(Information supplied)

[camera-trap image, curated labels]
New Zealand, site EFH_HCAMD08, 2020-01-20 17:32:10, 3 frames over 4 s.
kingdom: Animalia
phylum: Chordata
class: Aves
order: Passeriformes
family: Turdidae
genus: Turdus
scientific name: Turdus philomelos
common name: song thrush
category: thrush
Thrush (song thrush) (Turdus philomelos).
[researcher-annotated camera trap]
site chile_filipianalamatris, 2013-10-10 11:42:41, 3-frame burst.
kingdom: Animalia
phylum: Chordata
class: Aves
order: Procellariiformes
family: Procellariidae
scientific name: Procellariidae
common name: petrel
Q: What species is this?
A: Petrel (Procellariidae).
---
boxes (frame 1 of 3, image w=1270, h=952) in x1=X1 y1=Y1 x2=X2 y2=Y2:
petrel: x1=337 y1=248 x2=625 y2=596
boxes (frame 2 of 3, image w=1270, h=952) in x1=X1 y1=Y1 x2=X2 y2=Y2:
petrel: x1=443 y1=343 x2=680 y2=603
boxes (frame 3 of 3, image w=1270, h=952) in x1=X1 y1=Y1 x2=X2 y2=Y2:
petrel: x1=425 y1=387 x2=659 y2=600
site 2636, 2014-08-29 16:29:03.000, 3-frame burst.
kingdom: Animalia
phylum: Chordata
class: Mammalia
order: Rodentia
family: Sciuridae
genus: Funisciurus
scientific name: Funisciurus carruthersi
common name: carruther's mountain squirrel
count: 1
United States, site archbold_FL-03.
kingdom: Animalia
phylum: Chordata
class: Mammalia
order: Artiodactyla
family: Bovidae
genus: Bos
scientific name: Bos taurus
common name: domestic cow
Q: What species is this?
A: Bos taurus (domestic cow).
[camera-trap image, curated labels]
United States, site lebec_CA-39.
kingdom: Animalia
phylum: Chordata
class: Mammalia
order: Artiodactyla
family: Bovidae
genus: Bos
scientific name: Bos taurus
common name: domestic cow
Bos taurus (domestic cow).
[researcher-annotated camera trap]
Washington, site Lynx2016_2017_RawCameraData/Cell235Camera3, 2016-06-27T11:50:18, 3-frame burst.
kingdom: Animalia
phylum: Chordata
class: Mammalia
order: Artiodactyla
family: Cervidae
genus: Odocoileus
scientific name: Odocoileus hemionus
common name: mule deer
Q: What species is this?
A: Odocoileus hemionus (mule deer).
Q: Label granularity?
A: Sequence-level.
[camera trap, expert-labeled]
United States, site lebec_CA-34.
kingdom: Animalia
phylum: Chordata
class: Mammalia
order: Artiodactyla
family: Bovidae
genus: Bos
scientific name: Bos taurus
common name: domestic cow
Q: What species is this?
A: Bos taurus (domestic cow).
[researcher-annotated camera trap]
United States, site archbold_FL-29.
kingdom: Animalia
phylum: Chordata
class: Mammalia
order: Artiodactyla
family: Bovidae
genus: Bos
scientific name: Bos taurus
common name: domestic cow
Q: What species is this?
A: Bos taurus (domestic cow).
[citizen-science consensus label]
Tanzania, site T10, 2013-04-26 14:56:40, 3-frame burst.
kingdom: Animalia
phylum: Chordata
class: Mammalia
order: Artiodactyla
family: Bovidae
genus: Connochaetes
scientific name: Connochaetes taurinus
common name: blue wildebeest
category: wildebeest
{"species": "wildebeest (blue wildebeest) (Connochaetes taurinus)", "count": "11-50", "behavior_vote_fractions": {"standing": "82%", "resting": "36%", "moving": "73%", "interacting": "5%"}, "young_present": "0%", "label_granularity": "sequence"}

(End Information supplied)

> [What to produce]:
Starting with the line that contains "genus: Connochaetes", print every line through the end of the entries above exactly as written, both boundary lines included, and nothing else.

> [Exercise solution]:
genus: Connochaetes
scientific name: Connochaetes taurinus
common name: blue wildebeest
category: wildebeest
{"species": "wildebeest (blue wildebeest) (Connochaetes taurinus)", "count": "11-50", "behavior_vote_fractions": {"standing": "82%", "resting": "36%", "moving": "73%", "interacting": "5%"}, "young_present": "0%", "label_granularity": "sequence"}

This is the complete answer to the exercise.